# [Exercise instructions]
1. Reproduce the part of the abstract on photography and the Picturesque starting with "Photography and Its" and going on through "relationships with landscape.".
2. In the abstract on photography and the Picturesque, which century's Picturesque movement supplies the principles being discussed?
3. Pick up the abstract on photography and the Picturesque after its final sentence and keep writing.

Photography and Its Aesthetic Inheritance: Defining the Picturesque Photograph and Its Vantage Point

The focus of the investigation is the relationship between photography and The Picturesque. The principles of the Picturesque movement of the 18th century are drawn into a discussion of our current understanding of the picturesque photograph with the aim of revealing continuity in aesthetic values and subjective relationships with landscape.

Vantage point is explored as an integral element of the Picturesque effect, with compositional structure being recognised as a means of centring the viewer within a subject/object dynamic. Lacan's notion of a subjectivity initiated by vision, and desirous of a state of wholeness, is connected with a pictorial form that is compositionally self-contained, and inviting of a view of rural Otherness where a resilient Picturesque figure appears embedded in 'nature'. The instability of the subject of language (the symbolic order) is in this way related to a pursuit of the corporeal in a wild (but imaginary) landscape.

# [Provided material]
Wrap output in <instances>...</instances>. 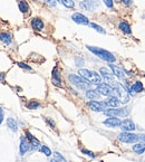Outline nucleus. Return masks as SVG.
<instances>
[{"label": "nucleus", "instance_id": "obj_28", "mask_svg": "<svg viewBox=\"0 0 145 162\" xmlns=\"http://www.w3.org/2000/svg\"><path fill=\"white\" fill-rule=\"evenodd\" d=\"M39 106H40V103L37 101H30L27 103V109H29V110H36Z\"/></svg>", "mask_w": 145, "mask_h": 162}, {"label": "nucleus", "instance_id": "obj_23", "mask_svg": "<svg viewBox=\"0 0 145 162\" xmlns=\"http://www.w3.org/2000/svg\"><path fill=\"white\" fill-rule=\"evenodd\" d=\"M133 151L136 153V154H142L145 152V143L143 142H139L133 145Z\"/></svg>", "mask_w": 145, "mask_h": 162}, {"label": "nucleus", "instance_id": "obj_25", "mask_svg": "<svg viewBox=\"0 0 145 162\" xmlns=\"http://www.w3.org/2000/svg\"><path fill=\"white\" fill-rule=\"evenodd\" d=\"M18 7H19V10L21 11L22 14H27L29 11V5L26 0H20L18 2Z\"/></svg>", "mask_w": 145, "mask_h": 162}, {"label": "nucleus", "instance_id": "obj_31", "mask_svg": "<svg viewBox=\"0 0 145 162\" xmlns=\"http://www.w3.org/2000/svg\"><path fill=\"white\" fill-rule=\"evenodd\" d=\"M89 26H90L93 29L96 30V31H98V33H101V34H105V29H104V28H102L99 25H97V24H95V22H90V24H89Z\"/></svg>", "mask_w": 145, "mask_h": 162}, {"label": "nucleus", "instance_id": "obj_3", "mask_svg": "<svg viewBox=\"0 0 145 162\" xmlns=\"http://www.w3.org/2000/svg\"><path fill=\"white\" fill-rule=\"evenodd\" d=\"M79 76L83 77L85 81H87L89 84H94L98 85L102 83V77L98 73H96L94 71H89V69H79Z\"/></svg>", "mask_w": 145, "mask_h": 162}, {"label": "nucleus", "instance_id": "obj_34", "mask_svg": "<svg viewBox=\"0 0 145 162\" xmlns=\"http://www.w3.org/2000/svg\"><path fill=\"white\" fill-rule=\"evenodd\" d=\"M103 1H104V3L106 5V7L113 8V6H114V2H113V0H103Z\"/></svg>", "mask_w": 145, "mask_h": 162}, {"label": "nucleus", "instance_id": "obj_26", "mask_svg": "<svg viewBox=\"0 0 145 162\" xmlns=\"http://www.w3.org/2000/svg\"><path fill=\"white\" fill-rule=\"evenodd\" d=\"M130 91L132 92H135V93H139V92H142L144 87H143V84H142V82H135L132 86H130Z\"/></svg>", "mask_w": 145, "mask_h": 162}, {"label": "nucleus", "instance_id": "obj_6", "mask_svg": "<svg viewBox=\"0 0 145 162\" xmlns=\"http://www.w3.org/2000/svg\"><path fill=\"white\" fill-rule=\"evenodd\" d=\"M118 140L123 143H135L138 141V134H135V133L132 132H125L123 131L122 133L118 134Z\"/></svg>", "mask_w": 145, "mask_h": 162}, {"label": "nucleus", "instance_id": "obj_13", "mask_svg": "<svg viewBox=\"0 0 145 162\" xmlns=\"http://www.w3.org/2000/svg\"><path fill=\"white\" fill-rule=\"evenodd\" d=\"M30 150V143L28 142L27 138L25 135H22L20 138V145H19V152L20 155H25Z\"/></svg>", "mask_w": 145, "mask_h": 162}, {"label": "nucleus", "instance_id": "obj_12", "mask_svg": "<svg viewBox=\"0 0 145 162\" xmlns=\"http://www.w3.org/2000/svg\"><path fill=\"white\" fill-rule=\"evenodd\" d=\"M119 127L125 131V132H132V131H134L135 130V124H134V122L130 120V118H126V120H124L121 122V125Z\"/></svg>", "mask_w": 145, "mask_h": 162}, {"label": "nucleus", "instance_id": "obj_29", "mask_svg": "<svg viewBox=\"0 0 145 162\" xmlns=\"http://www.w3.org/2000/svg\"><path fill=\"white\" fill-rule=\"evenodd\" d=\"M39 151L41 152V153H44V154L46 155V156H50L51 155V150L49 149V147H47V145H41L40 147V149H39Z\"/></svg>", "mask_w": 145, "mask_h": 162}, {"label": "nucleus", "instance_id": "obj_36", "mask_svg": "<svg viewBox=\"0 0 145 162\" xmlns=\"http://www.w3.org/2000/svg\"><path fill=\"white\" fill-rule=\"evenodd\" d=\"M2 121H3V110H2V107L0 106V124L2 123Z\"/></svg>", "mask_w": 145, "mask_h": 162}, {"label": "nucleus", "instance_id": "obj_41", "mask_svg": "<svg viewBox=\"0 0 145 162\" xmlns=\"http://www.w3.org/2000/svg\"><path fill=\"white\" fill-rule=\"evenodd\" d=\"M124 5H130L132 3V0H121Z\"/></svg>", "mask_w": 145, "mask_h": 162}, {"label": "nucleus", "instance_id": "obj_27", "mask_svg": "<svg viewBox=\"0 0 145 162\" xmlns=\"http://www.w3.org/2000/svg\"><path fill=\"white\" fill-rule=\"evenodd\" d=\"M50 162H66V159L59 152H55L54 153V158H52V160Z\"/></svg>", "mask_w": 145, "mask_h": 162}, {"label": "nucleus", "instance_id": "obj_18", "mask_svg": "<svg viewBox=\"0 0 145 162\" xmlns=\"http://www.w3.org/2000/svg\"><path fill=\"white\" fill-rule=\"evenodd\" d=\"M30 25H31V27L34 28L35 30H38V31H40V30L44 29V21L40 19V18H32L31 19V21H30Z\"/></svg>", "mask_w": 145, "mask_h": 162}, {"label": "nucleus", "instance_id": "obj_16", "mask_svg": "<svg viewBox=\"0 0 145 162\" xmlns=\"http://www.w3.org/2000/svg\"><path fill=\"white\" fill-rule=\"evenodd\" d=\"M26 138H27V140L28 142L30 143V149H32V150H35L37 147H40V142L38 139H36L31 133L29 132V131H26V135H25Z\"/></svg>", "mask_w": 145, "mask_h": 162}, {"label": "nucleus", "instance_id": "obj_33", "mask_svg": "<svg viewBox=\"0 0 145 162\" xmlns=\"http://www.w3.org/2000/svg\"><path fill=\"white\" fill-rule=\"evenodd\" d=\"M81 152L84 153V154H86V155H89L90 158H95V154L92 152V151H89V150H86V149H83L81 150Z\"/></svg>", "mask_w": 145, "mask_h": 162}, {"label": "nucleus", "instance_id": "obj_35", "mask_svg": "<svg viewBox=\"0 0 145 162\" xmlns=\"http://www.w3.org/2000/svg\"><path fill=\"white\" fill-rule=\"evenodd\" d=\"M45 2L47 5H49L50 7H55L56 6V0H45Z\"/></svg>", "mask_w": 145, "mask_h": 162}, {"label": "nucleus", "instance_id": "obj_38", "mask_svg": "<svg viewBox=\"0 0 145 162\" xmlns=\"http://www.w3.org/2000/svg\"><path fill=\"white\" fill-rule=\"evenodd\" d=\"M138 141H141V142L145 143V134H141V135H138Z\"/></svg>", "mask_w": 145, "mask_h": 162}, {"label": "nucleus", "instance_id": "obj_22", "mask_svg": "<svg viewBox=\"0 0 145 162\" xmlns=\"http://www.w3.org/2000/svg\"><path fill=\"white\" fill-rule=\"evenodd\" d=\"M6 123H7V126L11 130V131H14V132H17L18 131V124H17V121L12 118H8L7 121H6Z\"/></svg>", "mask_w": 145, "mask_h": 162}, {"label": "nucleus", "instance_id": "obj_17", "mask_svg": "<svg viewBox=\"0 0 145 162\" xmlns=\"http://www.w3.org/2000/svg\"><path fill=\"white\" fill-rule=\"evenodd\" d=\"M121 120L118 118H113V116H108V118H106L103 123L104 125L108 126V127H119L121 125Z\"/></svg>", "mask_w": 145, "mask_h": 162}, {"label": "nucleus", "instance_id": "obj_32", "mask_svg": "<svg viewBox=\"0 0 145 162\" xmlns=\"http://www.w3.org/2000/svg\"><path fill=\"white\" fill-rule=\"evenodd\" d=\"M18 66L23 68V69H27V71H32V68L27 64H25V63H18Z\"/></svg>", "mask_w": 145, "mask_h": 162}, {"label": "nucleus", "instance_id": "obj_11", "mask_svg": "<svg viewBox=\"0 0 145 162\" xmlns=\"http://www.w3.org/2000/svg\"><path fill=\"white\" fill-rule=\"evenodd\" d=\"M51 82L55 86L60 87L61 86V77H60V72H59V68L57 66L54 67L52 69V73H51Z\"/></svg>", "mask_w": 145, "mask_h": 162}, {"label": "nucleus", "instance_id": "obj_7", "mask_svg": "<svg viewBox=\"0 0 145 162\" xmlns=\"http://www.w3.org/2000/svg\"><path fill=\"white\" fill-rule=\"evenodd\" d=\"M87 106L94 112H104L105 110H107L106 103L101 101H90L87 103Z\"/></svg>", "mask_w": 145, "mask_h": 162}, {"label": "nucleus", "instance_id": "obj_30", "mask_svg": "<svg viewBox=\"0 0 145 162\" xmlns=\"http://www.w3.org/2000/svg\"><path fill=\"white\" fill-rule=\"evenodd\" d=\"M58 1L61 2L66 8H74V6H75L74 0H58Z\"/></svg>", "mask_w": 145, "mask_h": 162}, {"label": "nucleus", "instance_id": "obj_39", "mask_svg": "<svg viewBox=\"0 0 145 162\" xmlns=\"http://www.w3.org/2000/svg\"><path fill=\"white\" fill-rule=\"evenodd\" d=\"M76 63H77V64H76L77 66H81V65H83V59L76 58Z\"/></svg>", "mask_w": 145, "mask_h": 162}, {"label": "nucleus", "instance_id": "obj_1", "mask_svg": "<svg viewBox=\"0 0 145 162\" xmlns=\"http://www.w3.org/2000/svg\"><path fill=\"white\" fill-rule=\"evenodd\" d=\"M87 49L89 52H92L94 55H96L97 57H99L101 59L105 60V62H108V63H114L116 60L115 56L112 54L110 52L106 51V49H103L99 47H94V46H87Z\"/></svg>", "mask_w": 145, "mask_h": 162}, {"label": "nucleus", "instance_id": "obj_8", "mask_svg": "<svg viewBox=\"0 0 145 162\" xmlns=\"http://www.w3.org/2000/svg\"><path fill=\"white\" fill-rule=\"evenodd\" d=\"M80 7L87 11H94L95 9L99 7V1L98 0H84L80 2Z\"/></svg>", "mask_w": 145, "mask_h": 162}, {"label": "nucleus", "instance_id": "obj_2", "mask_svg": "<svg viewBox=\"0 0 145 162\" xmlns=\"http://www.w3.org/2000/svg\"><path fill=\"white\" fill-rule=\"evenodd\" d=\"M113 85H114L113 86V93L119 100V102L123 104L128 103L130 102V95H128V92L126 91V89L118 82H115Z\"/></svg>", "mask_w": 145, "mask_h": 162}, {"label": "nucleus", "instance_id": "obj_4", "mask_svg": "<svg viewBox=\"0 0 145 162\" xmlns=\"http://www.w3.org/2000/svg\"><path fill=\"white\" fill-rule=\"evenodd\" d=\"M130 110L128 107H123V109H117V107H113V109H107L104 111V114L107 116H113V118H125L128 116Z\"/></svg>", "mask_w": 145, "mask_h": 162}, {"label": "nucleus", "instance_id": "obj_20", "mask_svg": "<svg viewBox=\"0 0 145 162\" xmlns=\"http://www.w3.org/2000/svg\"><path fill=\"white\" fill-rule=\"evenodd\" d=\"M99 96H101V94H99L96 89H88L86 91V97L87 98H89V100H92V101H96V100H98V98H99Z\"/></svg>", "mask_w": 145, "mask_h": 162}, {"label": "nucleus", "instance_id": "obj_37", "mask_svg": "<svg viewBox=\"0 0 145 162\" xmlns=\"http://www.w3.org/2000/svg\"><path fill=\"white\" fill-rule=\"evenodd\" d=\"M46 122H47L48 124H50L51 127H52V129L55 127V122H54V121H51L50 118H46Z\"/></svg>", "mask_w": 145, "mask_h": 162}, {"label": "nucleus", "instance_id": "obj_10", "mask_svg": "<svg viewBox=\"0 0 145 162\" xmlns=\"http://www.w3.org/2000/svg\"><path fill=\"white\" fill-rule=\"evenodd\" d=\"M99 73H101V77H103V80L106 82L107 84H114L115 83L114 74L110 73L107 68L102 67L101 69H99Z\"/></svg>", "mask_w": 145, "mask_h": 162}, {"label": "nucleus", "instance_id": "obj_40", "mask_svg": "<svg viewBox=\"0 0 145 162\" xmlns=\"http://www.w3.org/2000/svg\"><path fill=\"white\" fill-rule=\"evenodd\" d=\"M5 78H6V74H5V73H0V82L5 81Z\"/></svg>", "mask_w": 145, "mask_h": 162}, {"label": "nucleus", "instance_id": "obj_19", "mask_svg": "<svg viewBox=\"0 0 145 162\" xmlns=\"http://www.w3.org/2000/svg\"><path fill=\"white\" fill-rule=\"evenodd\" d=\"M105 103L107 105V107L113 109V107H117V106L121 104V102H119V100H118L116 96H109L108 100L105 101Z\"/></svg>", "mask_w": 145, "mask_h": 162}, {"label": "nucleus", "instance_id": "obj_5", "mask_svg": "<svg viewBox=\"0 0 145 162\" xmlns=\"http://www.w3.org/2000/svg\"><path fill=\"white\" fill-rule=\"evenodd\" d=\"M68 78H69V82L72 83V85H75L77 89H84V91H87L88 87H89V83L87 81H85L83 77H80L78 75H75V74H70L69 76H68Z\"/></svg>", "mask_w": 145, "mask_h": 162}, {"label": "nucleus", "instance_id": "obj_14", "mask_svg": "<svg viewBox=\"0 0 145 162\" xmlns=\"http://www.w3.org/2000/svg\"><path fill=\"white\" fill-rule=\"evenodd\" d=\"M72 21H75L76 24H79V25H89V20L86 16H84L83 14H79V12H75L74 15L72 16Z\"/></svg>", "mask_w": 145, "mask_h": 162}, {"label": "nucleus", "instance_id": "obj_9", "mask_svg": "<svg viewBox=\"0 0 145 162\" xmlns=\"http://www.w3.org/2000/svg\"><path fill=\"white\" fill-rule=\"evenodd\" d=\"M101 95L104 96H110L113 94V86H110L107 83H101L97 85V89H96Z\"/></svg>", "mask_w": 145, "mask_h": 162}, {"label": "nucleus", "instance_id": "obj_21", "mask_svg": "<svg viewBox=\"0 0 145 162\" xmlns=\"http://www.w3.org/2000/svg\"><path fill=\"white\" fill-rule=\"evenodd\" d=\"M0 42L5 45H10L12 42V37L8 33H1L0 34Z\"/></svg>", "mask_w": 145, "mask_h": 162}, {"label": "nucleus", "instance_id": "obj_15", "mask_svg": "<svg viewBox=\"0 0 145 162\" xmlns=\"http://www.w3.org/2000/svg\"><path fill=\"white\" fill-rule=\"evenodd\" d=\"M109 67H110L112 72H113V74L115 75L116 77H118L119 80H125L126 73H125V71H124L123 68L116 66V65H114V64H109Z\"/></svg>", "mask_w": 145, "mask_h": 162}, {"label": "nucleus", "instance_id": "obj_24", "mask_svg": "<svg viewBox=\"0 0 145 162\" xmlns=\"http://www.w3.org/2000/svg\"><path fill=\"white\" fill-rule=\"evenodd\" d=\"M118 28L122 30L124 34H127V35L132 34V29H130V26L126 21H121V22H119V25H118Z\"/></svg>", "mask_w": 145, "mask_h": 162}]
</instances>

# [Answers to the tasks]
1.
Photography and Its Aesthetic Inheritance: Defining the Picturesque Photograph and Its Vantage Point

The focus of the investigation is the relationship between photography and The Picturesque. The principles of the Picturesque movement of the 18th century are drawn into a discussion of our current understanding of the picturesque photograph with the aim of revealing continuity in aesthetic values and subjective relationships with landscape.

2. The 18th century.

3.
In addition to an engagement with the visual motifs that define the Picturesque, such as irregular form and ruin and decay, the temporal register of the Picturesque is examined. Associations with nostalgia are developed to consider the Picturesque photograph as a crystallization of actual and virtual conceptions of time, where the captured instant resonates with echoes of the past and alludes to future desire.

With a renewed understanding of Picturesque principles, recent photography is examined with the intention of revealing a continuing presence of the original Picturesque aesthetic. Documentary, as a form commonly associated with factual recording, is scrutinized for tropes of Picturesque effect with presumptions of photography's indexical link with the real being reassessed. The empirical and aesthetic realms, often seen as distinct, are located in the photograph (and act of photographing) as immeshed and made complex by subjective desire.